## Task statement
Each record below has to be printed verbatim.

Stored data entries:
---*---

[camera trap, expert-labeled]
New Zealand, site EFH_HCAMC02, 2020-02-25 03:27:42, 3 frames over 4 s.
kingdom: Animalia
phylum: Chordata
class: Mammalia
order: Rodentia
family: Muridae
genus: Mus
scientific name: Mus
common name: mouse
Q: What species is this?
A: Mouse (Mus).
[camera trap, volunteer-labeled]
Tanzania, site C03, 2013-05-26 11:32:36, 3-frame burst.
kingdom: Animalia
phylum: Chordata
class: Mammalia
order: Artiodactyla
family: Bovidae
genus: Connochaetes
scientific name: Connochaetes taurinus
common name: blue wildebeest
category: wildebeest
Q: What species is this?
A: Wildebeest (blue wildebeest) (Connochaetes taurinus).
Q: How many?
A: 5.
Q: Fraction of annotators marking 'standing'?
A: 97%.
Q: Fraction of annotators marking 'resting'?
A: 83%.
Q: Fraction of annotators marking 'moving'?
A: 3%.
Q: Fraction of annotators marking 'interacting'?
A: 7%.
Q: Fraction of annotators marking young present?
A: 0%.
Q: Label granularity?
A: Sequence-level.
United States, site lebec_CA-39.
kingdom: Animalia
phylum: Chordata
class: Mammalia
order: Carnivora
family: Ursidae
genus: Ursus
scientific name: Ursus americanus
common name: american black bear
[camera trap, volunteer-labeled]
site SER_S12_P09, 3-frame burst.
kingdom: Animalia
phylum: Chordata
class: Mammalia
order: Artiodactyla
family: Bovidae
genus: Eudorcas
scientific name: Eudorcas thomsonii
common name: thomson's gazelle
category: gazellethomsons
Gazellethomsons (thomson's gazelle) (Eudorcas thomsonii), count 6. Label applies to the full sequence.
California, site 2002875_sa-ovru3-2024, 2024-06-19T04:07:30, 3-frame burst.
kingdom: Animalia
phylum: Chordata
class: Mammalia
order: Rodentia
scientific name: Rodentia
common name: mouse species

---*---

## Exercise output
[camera trap, expert-labeled]
New Zealand, site EFH_HCAMC02, 2020-02-25 03:27:42, 3 frames over 4 s.
kingdom: Animalia
phylum: Chordata
class: Mammalia
order: Rodentia
family: Muridae
genus: Mus
scientific name: Mus
common name: mouse
Q: What species is this?
A: Mouse (Mus).
[camera trap, volunteer-labeled]
Tanzania, site C03, 2013-05-26 11:32:36, 3-frame burst.
kingdom: Animalia
phylum: Chordata
class: Mammalia
order: Artiodactyla
family: Bovidae
genus: Connochaetes
scientific name: Connochaetes taurinus
common name: blue wildebeest
category: wildebeest
Q: What species is this?
A: Wildebeest (blue wildebeest) (Connochaetes taurinus).
Q: How many?
A: 5.
Q: Fraction of annotators marking 'standing'?
A: 97%.
Q: Fraction of annotators marking 'resting'?
A: 83%.
Q: Fraction of annotators marking 'moving'?
A: 3%.
Q: Fraction of annotators marking 'interacting'?
A: 7%.
Q: Fraction of annotators marking young present?
A: 0%.
Q: Label granularity?
A: Sequence-level.
United States, site lebec_CA-39.
kingdom: Animalia
phylum: Chordata
class: Mammalia
order: Carnivora
family: Ursidae
genus: Ursus
scientific name: Ursus americanus
common name: american black bear
[camera trap, volunteer-labeled]
site SER_S12_P09, 3-frame burst.
kingdom: Animalia
phylum: Chordata
class: Mammalia
order: Artiodactyla
family: Bovidae
genus: Eudorcas
scientific name: Eudorcas thomsonii
common name: thomson's gazelle
category: gazellethomsons
Gazellethomsons (thomson's gazelle) (Eudorcas thomsonii), count 6. Label applies to the full sequence.
California, site 2002875_sa-ovru3-2024, 2024-06-19T04:07:30, 3-frame burst.
kingdom: Animalia
phylum: Chordata
class: Mammalia
order: Rodentia
scientific name: Rodentia
common name: mouse species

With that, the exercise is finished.